BACKGROUND OF THE INVENTIONLight Emitting Diodes (LED's) can be used for many purposes. One such purpose is to provide backlighting for Liquid Crystal Display (LCD) TVs. With other TV technologies, light is often generated as part of the image rendering. For example in Cathode Ray Tube (CRT) TVs, electrons are shot on a fluorescent screen to render a video image to the user, whereby light is generated in the same process as the video image is rendered. Rendering of images using LCD's in LCD TV's however, does not produce light inherently and requires either reflected light from the room or, more commonly, a light source for the user to be able to view the video image with sufficient light intensity.
In the prior art, it is known to use LED's or fluorescent lamps as backlights for LCD-TV's.
Using LED's in backlights frequently leads to complex, matrix structures with active switches to drive and control these LED's. In particular, when features like scanning, dimming and local highlighting are implemented the topology becomes even more complex. In practice, large areas of printed circuit boards (PCB's) are needed to connect all these devices. This mounts to a problem of large costs that can make the backlight too expensive. Therefore, a solution is required for a simple and inexpensive control of LED's.
Using fluorescent lamps in backlights there is a problem that the backlight requires one inverter (power source) for each fluorescent lamp. As inverters are quite costly, there is a desire to reduce the number of required inverters.

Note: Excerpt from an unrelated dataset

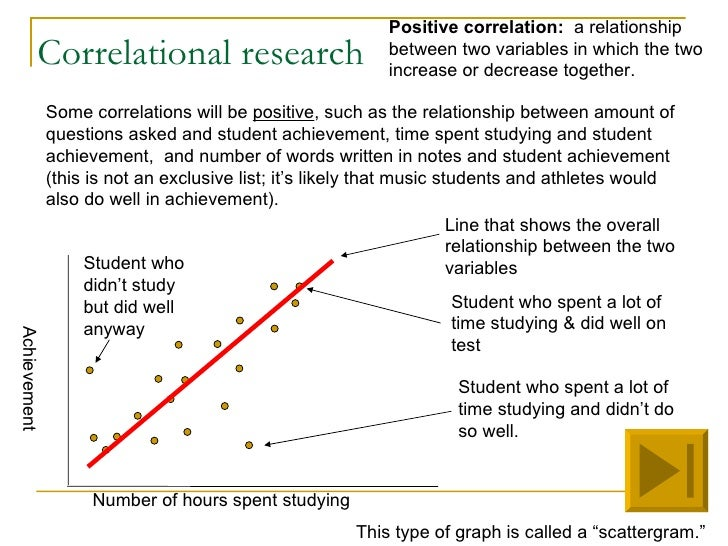 Correlational research wiki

SUMMARY OF THE INVENTIONIn view of the above, an objective of the invention is to solve or at least reduce the problems discussed above.
Generally, the above objectives are achieved by the attached independent patent claims.
A first aspect of the invention is a lighting device comprising: at least one alternating current source configured to provide alternating current of at least a first and a second frequency, at least one light source, at least one impedance unit connected to the light source, affecting a first current from the at least one alternating current source to flow through the at least one light source, wherein an impedance of the impedance unit is configured to be frequency controlled, such that when the alternating current is of the first frequency the first current is relatively high and when the alternating current is of the second frequency the first current is relatively low. This first aspect provides a simple way of controlling light intensity of light sources, which may, for example, form part of a backlight of LCD displays. Costs are reduced compared to prior art solutions for light intensity controls, which are complex and/or expensive.
The lighting device may comprise a first light emitting diode string comprising at least one light source comprising a light emitting diode arranged to allow a first current to flow in a first direction, and a second light emitting diode string comprising at least one light source comprising a light emitting diode arranged to allow a second current to flow in a second direction, the second direction differing from the first direction. With two LED strings, current can flow in both directions in the LED device, allowing for a simpler assembly.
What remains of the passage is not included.